WHAT THIS TASK INVOLVES: Reproduce word for word the passage of the forum thread below on abandoned comic plot lines, from "Nothing more frustrating" up to and including "just plain laziness.".

** Begin EXCERPT PROVIDED **

# CBR Community  > Comics Should Be Good >  The worst abandoned plot lines of the last 10 years?

## tib2d2

First time posting in this forum, hope this is the right place for it.

Nothing more frustrating than an abandoned story arc.  We all hope it'll conclude or finish up in a later issue, but sometimes story arcs or plots we've been loving just get abandoned and ignored.  Typically happens as a casualty of a new creative team coming in, or victim to the publisher's need to start a new volume with a #1 issue, or just plain laziness.

Between 2008 and now, what is your pick for the worst case of an abandoned story line?

----------


## j9ac9k

First thing that came to my mind:
GREEN LANTERN - Lost Army/Edge of Oblivion.  For NO apparent reason, the entire GLC disappears from this universe and pops up in the universe previous to this one.  Interesting premise, the GLC far from home, on the run, what's a young Krona doing there?  etc... Aside from Lost Army getting the plug pulled then having the Edge of Oblivion pick up almost none of the plot points, the GLC find their way back to this universe.  Okay great.... but_ what the hell happened in the first place???_

TRINITY OF SIN - What the heck was the deal with The Question?  I guess that version will have to remain an enigma wrapped in a riddle suffocated by a doomed premise...

----------


## Hatut Zeraze

> TRINITY OF SIN - What the heck was the deal with The Question?  I guess that version will have to remain an enigma wrapped in a riddle suffocated by a doomed premise...


The most appreciated of all suffocations.

----------


## U.N. Owen

ULTIMATIUM 

This event was a disaster, but who on Earth picked up the body of Dr. Strange Jr.? Was I supposed to assume it was Clea or Dr. Strange Sr.?

----------


## LordMikel

Where is Rose Wilson's mom?  Rose Wilson determined her mom was still alive when she didn't return during Blackest Night.  Went looking for her and ... nothing.

----------


## katefan

Back right before Avengers Disassembled there was a mediocre run that introduced a new character called Lionheart who sported Captain Britain's original costume (And looked much better in it as well, imo.), and she was forbidden from revealing her identity to her kids.  Whatever happened to her?  Did the editors just forget about her?  I lost track of her.

----------


## KyCoo

The trinity of sin.

----------


## SJNeal

> First thing that came to my mind:
> GREEN LANTERN - Lost Army/Edge of Oblivion.  For NO apparent reason, the entire GLC disappears from this universe and pops up in the universe previous to this one.  Interesting premise, the GLC far from home, on the run, what's a young Krona doing there?  etc... Aside from Lost Army getting the plug pulled then having the Edge of Oblivion pick up almost none of the plot points, the GLC find their way back to this universe.  Okay great.... but_ what the hell happened in the first place???_
> 
> TRINITY OF SIN - What the heck was the deal with The Question?  I guess that version will have to remain an enigma wrapped in a riddle suffocated by a doomed premise...

** End EXCERPT PROVIDED **
** Begin DATASET CONTENT **

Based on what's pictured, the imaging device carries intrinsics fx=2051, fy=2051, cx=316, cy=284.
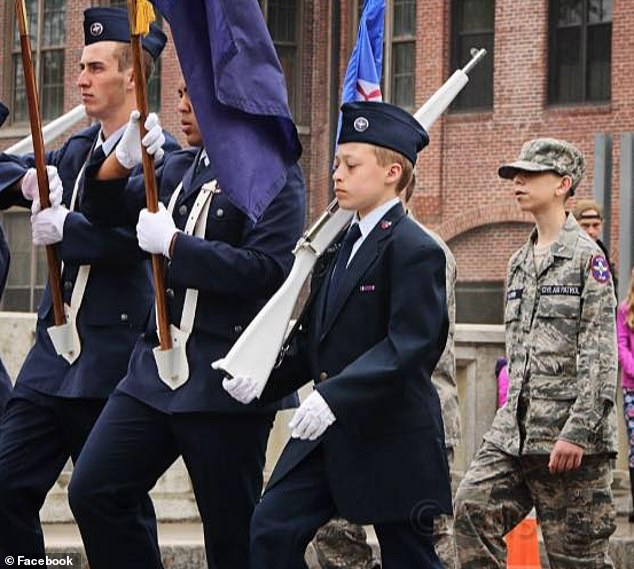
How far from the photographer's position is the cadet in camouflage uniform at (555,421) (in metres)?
8.41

** End DATASET CONTENT **

PROBLEM SOLUTION:
Nothing more frustrating than an abandoned story arc.  We all hope it'll conclude or finish up in a later issue, but sometimes story arcs or plots we've been loving just get abandoned and ignored.  Typically happens as a casualty of a new creative team coming in, or victim to the publisher's need to start a new volume with a #1 issue, or just plain laziness.